I'm too lazy to type anything about me. Read my blog and I'm sure you'll eventually learn a few things.

Thursday, March 22, 2007

Cannabis Apology, Weird Baseball Standings

Across the pond, the Independent has apologized for its campaign to decriminalize cannabis. It wasn't so much a reconsideration of their initial position as a reaction to the introduction of skunk, a cannabis product with 25 times the potency of what was on the market in the 1990's. Ah, unintended consequences.

In a recent column, Jayson Stark pointed out that coolstandings.com is playing out the 2007 season using 2006 stats. These exercises tend to amuse me, but there were some strange things about it. First and foremost, the Red Sox were 91-24 when he wrote about it (a figure which has increased to 98-24), and several other teams also had screwy records (such as the Giants now at 32-90). It turns out that the site lets you influence games by "boosting" the team of your choice. So, obviously, the site was overwhelmed by Red Sox fans, Bonds haters, and Dodgers fans, among a few others, all of which makes the site less interesting.

● **Exercise prompt**
Copy the blog post word for word, starting at "Across the pond, the" and ending with "Ah, unintended consequences.".

● **Items**
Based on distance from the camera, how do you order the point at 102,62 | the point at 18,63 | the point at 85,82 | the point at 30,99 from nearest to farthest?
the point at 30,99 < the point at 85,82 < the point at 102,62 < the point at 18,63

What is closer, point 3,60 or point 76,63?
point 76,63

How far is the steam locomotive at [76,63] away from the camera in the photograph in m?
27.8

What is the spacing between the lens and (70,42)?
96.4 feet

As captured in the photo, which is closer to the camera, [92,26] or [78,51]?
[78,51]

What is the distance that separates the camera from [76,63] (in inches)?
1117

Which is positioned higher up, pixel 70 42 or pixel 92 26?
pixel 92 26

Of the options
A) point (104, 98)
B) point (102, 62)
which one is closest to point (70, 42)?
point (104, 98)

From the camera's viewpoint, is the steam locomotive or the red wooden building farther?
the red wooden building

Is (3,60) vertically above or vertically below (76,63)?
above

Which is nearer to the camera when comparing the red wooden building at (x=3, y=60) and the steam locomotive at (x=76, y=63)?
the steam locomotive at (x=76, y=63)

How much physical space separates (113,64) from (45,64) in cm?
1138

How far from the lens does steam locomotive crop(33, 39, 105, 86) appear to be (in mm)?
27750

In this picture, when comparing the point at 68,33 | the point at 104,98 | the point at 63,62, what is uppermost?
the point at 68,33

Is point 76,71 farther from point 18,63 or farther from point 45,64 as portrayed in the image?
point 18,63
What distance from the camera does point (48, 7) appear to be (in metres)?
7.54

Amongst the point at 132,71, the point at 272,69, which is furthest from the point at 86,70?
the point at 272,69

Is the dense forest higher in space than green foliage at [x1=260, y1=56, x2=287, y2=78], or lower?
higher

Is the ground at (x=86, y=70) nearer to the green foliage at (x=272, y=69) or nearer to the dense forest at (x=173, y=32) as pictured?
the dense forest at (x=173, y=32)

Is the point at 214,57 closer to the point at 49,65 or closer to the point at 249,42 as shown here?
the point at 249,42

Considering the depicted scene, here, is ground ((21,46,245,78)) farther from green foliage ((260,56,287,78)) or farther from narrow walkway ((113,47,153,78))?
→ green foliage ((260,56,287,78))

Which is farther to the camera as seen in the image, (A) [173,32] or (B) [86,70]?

● **The completed task**
Across the pond, the Independent has apologized for its campaign to decriminalize cannabis. It wasn't so much a reconsideration of their initial position as a reaction to the introduction of skunk, a cannabis product with 25 times the potency of what was on the market in the 1990's. Ah, unintended consequences.